基地内で発生した見過ごせない緊急事態に、俺たちはいざ捜査を開始したのだが……。
「えへへぇ……♪」
「………」
今、俺の左右の腕は、それぞれ美少女に抱き締められている。
左はみんな大好きヒーローガール、清白帆乃花。
右もみんな大好き精霊合神まじかるーぷ、九條巡。
天2のスーパーニチアサタイムと名高い女の子たちが、ガッチリ俺に引っ付いていた。
(やわらかい、あたたかい、ふにふに、ぽかぽか……)
あとちょっと二人の髪からいい匂いがする。
緊急事態、緊急事態。
目下向かうべき目標とは別のアラートが、俺の頭の中で鳴り響いていた。
※ ※ ※
(……普通に考えりゃこれは、両手に花なんだろうな)
いずれもSSSランクの魅力を誇る、超絶美少女である。
それぞれ天2の隊服を、片や動きやすくアレンジし、片やキッチリ規範通りに着こなして。ヒーローガールな快活さも、幼気さに妖艶さを足したギャップも、どちらも上手に引き出していて、ひとたびしっかり見つめたら、そのまま視線が固定されそうなくらいにキマってる。
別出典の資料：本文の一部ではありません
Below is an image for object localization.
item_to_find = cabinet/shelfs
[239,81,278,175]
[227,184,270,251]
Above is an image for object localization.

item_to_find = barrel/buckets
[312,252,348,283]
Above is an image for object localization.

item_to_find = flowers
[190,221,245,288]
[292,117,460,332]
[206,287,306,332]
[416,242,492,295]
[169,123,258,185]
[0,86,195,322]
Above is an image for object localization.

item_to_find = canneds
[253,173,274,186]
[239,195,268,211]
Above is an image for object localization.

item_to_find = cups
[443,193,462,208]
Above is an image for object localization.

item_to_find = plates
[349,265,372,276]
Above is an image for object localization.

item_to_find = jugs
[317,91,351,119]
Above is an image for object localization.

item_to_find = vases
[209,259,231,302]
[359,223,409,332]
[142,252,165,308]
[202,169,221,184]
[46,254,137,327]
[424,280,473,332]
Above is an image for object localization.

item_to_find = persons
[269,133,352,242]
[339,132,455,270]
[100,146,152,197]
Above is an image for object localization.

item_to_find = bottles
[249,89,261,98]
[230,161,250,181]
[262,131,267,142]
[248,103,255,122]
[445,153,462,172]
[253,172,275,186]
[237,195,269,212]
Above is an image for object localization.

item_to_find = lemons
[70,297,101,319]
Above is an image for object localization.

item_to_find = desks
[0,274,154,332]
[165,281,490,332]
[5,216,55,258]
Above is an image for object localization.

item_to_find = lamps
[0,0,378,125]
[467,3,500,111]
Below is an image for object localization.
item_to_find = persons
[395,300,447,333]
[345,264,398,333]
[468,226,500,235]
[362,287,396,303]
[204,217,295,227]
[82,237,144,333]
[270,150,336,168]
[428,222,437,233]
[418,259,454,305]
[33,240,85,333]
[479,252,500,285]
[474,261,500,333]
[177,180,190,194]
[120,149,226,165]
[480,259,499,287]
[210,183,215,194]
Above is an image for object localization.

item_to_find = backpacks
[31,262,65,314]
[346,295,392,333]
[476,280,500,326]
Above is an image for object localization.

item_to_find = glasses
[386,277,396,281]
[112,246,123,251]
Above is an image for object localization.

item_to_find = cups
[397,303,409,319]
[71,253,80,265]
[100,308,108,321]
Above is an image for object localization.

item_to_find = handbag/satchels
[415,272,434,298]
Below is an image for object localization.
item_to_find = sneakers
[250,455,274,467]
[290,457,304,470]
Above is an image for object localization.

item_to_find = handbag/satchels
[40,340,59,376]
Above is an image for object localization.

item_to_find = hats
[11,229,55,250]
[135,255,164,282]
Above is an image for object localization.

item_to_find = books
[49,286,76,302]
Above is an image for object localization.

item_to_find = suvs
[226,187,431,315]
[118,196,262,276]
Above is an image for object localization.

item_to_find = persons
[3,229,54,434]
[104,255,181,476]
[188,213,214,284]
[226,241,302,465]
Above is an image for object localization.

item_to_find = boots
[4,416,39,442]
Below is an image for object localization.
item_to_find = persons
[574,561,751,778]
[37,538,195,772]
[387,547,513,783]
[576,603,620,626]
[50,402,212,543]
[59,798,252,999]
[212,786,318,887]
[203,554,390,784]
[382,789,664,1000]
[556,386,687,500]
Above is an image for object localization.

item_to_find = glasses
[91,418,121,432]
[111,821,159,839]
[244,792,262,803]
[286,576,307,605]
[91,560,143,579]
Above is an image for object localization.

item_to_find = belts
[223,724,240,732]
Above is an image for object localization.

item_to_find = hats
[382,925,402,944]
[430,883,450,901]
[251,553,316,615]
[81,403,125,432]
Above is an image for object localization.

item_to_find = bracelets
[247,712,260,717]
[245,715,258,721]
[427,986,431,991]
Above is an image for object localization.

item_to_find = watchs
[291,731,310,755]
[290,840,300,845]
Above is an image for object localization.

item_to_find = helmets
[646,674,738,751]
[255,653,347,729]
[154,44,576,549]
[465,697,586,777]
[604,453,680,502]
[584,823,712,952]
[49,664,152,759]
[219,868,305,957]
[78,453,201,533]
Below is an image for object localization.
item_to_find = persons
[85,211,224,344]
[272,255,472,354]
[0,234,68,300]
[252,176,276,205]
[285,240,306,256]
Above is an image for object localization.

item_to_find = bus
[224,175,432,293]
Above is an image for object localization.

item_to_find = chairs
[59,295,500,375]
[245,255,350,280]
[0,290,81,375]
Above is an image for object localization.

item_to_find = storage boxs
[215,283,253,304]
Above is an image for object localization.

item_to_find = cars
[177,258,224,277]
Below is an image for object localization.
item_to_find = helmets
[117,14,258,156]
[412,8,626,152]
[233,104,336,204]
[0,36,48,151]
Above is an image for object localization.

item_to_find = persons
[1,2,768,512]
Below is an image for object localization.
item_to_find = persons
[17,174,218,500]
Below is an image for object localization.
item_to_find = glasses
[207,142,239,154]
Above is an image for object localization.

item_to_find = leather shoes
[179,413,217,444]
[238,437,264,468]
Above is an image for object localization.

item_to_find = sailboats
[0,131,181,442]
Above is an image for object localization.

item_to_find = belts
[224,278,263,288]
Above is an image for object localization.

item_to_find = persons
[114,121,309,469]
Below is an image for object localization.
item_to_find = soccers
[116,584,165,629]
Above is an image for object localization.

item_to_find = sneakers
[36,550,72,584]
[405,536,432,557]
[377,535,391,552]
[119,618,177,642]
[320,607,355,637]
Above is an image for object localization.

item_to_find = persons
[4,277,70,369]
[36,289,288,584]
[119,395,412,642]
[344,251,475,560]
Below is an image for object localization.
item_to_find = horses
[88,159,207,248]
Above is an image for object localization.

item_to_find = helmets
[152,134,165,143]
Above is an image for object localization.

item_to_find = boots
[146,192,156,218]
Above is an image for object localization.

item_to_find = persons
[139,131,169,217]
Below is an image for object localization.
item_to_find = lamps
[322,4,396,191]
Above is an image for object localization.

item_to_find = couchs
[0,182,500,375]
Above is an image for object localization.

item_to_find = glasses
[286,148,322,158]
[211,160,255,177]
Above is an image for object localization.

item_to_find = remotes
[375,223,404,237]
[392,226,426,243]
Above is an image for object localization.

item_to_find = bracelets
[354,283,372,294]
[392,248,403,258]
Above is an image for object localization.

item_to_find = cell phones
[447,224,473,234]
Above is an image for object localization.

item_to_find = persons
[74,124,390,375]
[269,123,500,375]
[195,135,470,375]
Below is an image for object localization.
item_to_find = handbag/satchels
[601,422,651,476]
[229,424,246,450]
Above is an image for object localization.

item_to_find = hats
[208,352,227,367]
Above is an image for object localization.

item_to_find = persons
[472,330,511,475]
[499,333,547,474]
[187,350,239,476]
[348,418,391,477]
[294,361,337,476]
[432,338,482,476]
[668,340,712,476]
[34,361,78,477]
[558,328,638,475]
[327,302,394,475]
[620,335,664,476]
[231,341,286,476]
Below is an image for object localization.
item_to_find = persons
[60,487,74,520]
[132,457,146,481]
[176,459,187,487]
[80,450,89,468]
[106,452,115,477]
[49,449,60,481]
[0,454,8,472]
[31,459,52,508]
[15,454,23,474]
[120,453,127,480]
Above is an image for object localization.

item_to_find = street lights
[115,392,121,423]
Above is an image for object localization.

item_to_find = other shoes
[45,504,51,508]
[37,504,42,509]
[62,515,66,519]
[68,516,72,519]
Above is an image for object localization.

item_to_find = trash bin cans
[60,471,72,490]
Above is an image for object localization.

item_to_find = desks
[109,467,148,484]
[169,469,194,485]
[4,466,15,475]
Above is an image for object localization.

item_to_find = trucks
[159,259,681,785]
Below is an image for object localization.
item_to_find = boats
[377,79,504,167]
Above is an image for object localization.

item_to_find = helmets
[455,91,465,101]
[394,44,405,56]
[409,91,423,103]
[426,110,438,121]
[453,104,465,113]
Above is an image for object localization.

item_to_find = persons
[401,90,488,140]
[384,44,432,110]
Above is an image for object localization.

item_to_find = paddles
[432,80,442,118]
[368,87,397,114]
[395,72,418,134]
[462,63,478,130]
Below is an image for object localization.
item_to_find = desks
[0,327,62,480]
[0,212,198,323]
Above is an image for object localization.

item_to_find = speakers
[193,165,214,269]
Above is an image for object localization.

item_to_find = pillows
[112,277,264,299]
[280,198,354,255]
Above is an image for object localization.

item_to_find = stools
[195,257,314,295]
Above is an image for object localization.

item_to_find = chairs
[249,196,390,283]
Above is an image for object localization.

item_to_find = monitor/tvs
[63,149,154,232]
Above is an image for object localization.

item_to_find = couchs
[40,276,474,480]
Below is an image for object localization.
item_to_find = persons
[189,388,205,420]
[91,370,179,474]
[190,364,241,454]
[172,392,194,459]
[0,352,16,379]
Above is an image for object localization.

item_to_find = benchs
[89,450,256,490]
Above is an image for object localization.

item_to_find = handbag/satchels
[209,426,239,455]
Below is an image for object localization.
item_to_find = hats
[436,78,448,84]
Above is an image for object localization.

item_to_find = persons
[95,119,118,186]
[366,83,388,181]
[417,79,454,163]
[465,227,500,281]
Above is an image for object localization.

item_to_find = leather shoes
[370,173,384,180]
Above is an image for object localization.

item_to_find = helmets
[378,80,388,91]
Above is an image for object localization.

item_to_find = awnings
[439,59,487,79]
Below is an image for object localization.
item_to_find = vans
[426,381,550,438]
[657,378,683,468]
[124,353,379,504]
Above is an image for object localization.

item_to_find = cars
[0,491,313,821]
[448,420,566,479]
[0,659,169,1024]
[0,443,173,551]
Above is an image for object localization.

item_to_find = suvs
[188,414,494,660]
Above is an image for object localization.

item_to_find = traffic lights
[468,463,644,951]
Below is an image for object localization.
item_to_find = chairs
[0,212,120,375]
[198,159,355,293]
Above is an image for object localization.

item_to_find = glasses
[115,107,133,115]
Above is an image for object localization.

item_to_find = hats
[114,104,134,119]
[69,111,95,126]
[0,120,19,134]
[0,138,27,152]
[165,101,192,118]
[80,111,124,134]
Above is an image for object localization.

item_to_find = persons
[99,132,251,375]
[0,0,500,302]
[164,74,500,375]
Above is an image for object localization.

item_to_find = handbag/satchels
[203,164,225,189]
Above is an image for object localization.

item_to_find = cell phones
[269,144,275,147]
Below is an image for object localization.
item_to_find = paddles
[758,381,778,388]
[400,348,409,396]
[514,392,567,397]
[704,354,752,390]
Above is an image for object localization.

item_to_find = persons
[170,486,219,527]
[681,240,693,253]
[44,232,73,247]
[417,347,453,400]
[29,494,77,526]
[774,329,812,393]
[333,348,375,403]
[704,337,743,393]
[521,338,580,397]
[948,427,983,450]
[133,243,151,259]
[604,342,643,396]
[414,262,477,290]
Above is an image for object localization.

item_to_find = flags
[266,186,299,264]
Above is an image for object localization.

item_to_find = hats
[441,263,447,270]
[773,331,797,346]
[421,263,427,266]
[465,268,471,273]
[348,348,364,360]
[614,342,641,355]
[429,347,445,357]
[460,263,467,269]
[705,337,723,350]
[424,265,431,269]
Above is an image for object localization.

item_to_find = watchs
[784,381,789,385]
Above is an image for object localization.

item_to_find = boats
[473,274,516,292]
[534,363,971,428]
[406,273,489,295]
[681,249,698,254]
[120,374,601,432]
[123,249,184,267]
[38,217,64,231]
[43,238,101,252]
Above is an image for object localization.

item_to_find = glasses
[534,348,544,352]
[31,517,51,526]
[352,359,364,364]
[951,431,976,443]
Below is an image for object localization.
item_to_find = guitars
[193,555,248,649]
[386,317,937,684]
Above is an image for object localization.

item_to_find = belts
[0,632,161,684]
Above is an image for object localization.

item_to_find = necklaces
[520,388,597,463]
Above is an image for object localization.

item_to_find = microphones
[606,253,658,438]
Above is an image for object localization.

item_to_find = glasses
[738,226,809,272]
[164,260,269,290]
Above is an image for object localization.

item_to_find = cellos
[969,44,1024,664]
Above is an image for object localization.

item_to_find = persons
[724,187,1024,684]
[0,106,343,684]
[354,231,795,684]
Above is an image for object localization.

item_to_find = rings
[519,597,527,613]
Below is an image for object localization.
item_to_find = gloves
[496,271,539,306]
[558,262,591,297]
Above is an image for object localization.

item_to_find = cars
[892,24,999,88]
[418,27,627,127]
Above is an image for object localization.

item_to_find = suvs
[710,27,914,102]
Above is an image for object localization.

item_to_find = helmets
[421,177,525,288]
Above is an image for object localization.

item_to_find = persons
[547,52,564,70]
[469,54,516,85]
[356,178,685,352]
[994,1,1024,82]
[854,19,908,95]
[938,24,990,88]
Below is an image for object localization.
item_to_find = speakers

それがどうしてこうなったのかと言えば、以下の通りだ。
『あ、終夜君終夜君、私も付いてくねー!』
ぎゅっ。
『終夜? ……なるほど。私も同行するわ』
ぎゅっ。
「………」
それはあまりにも自然に、あまりにも当然に、あれよあれよで実行された。
まるで美味しい餌に釣られて遠慮なく食いつく動物たちのような、どストレートなアタックだった。
「それで、目星はついてるの?」
「結界と干渉するって話なら、もしかすると基地の端側の方に何かあるかもしれないわ」
俺に抱き着いたまま、帆乃花と巡パイセンは調査を開始するつもりのようで。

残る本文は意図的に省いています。